Drei Klavierstücke
Drei Klavierstücke, Op. 11 (or Three Piano Pieces) is a set of pieces for solo piano written by the Austrian composer Arnold Schoenberg in 1909. They represent an early example of atonality in the composer’s work. The tempo markings of the three pieces are:
- Mässig (at a moderate speed)
- Mässig (at a moderate speed)
- Bewegt (with motion)
The Three Piano Pieces form an important milestone in the evolution of Schoenberg’s compositional style. The first two, dating from February 1909, are often cited as marking the point at which Schoenberg abandoned the last vestiges of traditional tonality, implying the language of common-practice harmony that had been inherent in western music in one way or another for centuries. The functionality of this language, to Schoenberg at least, had by this time become stretched to bursting point in some of the more chromatically saturated works of Wagner, Mahler, Richard Strauss and indeed some of Schoenberg's own earlier tonal works such as the string sextet Verklärte Nacht, Op. 4 of 1899.

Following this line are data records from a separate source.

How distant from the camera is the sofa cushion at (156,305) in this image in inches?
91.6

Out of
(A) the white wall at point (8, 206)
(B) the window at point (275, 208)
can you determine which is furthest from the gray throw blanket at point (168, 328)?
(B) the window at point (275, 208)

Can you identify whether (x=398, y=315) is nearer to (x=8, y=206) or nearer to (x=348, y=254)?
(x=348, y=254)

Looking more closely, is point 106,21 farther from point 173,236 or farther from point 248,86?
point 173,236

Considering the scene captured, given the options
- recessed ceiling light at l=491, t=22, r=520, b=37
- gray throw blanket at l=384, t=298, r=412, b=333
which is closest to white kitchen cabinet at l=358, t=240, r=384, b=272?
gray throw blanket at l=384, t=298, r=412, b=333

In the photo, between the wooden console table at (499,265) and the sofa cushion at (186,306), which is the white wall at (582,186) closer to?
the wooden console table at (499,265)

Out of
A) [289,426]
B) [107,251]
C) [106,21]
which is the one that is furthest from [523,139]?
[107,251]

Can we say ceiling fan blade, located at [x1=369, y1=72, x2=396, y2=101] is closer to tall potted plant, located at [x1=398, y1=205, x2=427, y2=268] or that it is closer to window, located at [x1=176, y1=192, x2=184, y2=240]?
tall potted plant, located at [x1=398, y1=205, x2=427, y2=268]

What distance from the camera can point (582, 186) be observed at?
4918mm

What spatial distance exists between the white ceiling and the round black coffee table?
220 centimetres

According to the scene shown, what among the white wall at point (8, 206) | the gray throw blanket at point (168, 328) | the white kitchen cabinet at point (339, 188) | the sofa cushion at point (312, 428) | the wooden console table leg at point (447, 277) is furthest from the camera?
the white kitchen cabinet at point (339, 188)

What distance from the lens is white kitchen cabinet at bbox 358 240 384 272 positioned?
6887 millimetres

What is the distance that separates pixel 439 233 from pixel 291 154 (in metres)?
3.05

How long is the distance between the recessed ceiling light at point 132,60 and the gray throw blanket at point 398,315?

This use of the term expression is especially pertinent when applied to the third of the Three Pieces, written in August 1909, whose violent emotional language, juxtaposing extremes of mood and dynamic, can be seen in the context of Schoenberg’s other expressionist works of that year such as the last of the Five Orchestral Pieces, Op. 16 and, most revealingly, the monodrama Erwartung. Characteristic of these pieces is a lack of motivic repetition or development and a rejection of traditional notions of balance and cadential, goal-oriented movement, supposedly deferring the musical discourse to a kind of stream of consciousness or subjective emotional expression. Probably because of this radical abandonment of traditional parameters, Busoni found the third piece rather harder to digest than the first two, and indeed its language does set it apart from its companions somewhat. In likening these developments to contemporary styles in visual art (Schoenberg was himself a painter), notably Kandinsky’s, with whom he had contact, the composer tellingly describes painting “without architecture... an ever-changing, unbroken succession of colours, rhythms and moods.”
The violence and suddenness of this emancipation from tradition was influenced by turbulent events in Schoenberg’s life at the time: his wife Mathilde had recently eloped with the painter Richard Gerstl (who committed suicide when Mathilde returned to her husband), and in the professional sphere, his work was increasingly being met with hostility or incomprehension, as at the premiere of the Second String Quartet in 1908. However, Schoenberg at this time saw no contradiction in pursuing more seemingly traditional projects, such as the orchestration of his hyper-Wagnerian Gurre-Lieder (completed in 1911), bearing out his contention that the new style was, for him, an extension of previous practice, not a rejection of it.